QUÉBEC - La Fédération interprofessionnelle de la santé du Québec (FIQ) entend faire de l'organisation du travail un enjeu central des négociations en vue du renouvellement des conventions collectives.

Comme pour l'ensemble de la fonction publique, les conventions collectives des infirmières et autres professionnels de la santé arriveront à échéance au printemps 2015.

La FIQ a dévoilé jeudi une campagne web afin d'illustrer les conditions de travail exigeantes de ses membres. À la manière d'une téléréalité, la vidéo illustre «le quotidien de quatre professionnelles en soin».

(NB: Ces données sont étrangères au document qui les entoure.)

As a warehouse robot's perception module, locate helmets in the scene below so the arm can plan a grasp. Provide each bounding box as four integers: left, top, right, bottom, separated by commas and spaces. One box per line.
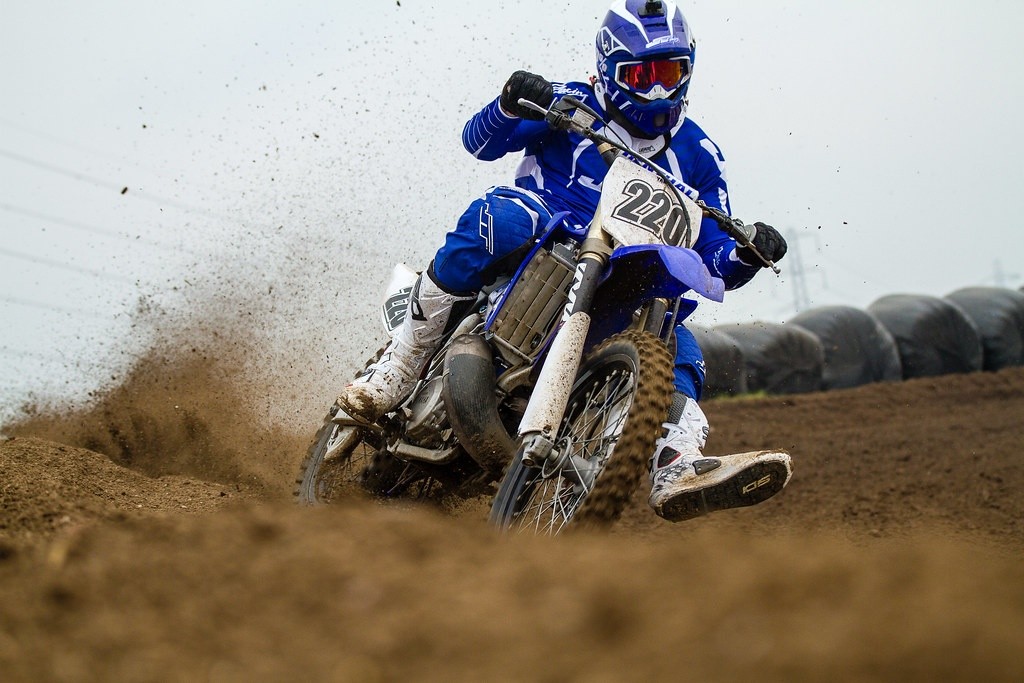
590, 0, 698, 123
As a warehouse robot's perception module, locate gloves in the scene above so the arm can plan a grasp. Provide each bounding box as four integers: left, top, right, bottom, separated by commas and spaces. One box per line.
498, 68, 554, 125
734, 217, 789, 268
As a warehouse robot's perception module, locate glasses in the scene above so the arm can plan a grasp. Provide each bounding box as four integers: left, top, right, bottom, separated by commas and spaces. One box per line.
620, 60, 688, 90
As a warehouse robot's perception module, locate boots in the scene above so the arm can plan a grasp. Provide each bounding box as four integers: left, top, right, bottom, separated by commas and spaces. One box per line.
333, 261, 479, 427
644, 392, 799, 522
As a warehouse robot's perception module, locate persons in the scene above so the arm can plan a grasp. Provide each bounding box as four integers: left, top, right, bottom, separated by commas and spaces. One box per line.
345, 0, 794, 520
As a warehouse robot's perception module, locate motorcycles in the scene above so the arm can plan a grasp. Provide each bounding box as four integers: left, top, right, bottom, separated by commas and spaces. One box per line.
291, 82, 783, 539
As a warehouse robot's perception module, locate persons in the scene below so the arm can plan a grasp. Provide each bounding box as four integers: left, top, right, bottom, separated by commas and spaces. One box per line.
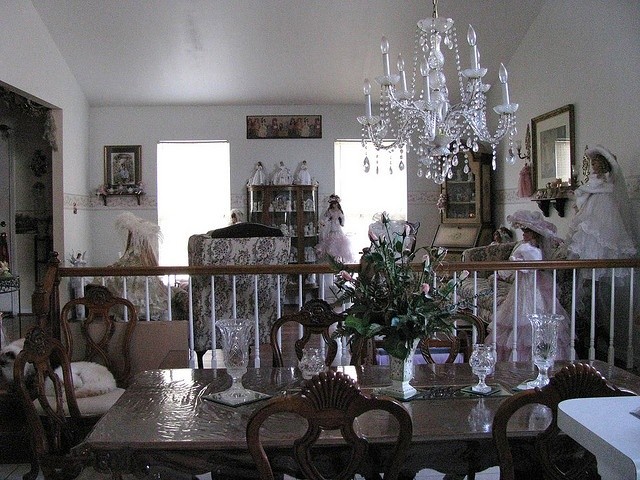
272, 161, 294, 185
252, 161, 269, 185
565, 144, 637, 288
247, 116, 320, 137
490, 225, 513, 245
482, 209, 581, 361
297, 160, 311, 185
228, 208, 243, 225
315, 194, 359, 264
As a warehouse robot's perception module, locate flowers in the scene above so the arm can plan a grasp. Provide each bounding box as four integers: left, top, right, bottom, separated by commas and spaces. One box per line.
324, 214, 492, 358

Le but de la campagne est de «dire à la population voici les conditions dans lesquelles on travaille, donc vous allez comprendre, plus tard, pourquoi on veut travailler à l'amélioration des conditions de travail», explique la présidente de la FIQ, Régine Laurent.

Cette campagne de sensibilisation est liée à une consultation des membres de la FIQ à travers le Québec en vue des prochaines négociations. «Elles nous ont dit, ce n'est pas normal qu'on ait une pénurie d'infirmières quand il y en a encore 60% qui sont dans des postes à temps partiel», illustre Régine Laurent.

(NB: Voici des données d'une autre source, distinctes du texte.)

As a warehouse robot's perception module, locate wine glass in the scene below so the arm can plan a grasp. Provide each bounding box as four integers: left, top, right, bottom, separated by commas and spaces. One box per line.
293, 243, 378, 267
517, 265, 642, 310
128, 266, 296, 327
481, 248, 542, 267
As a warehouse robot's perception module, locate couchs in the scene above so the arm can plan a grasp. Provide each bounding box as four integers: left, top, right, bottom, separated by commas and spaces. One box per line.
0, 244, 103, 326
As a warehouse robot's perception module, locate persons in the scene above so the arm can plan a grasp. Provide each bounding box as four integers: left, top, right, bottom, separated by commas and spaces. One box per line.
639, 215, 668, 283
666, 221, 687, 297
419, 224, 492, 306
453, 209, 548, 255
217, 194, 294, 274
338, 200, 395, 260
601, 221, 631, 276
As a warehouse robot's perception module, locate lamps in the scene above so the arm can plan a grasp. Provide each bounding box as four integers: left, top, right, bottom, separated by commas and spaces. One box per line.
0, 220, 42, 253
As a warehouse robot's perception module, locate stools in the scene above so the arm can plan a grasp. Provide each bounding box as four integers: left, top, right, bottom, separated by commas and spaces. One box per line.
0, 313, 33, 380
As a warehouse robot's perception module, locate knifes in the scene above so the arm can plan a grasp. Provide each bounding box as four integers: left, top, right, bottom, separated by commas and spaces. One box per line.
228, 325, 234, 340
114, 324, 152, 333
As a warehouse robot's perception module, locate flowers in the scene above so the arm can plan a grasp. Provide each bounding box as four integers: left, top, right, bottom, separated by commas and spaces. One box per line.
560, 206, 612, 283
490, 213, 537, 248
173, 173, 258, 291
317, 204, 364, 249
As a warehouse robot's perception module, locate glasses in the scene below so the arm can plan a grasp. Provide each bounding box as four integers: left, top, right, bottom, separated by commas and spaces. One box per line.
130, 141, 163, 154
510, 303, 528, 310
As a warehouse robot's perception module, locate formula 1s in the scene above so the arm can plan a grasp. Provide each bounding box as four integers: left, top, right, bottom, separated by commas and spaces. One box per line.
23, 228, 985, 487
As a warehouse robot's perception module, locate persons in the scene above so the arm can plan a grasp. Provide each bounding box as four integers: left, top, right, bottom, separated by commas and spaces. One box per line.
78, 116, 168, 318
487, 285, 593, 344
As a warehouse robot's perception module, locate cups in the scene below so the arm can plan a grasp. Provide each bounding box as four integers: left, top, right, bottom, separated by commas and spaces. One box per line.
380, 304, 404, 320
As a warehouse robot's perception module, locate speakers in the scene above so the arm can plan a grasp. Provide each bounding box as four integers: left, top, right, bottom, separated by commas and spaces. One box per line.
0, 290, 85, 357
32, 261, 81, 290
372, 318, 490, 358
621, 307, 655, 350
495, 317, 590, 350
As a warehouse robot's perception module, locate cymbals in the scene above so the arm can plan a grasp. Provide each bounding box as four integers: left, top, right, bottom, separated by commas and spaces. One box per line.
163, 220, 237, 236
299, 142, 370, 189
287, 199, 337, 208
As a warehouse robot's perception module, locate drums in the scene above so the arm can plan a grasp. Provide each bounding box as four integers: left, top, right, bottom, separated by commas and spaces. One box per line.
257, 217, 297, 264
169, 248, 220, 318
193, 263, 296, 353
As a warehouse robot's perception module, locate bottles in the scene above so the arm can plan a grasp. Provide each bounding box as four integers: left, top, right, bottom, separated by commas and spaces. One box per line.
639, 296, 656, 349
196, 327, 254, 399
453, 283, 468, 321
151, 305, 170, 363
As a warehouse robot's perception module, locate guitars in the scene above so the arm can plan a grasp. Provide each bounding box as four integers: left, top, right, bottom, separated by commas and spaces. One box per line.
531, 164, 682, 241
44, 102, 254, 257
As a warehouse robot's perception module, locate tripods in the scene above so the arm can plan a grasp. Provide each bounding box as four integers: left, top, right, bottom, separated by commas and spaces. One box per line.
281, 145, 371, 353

Selon la présidente de la FIQ, les infirmières auxiliaires pourraient également être plus utilisées.

Devant la volonté du gouvernement Couillard d'imposer des compressions pour réduire le déficit du budget 2014-2015, Régine Laurent prévient que les infirmières et autres professionnels de la santé «sont déjà over-productivité, jour, soir, nuit».

Quant aux supercliniques ouvertes 24 heures sur 24, 7 jours semaines, promises par Philippe Couillard, la présidente de la FIQ émet un doute. «Si les médecins sont disponibles parce qu'il s'agit de cliniques [privées], comment ça se fait qu'ils ne sont pas disponibles dans le réseau [public]?», demande-t-elle.

Philippe Couillard a également promis en campagne électorale de former 2000 infirmières cliniciennes, ou «superinfirmières». Si Régine Laurent voit cet engagement d'un bon oeil, elle se dit «sceptique» sur la capacité du gouvernement d'y arriver en 10 ans, tel que promis.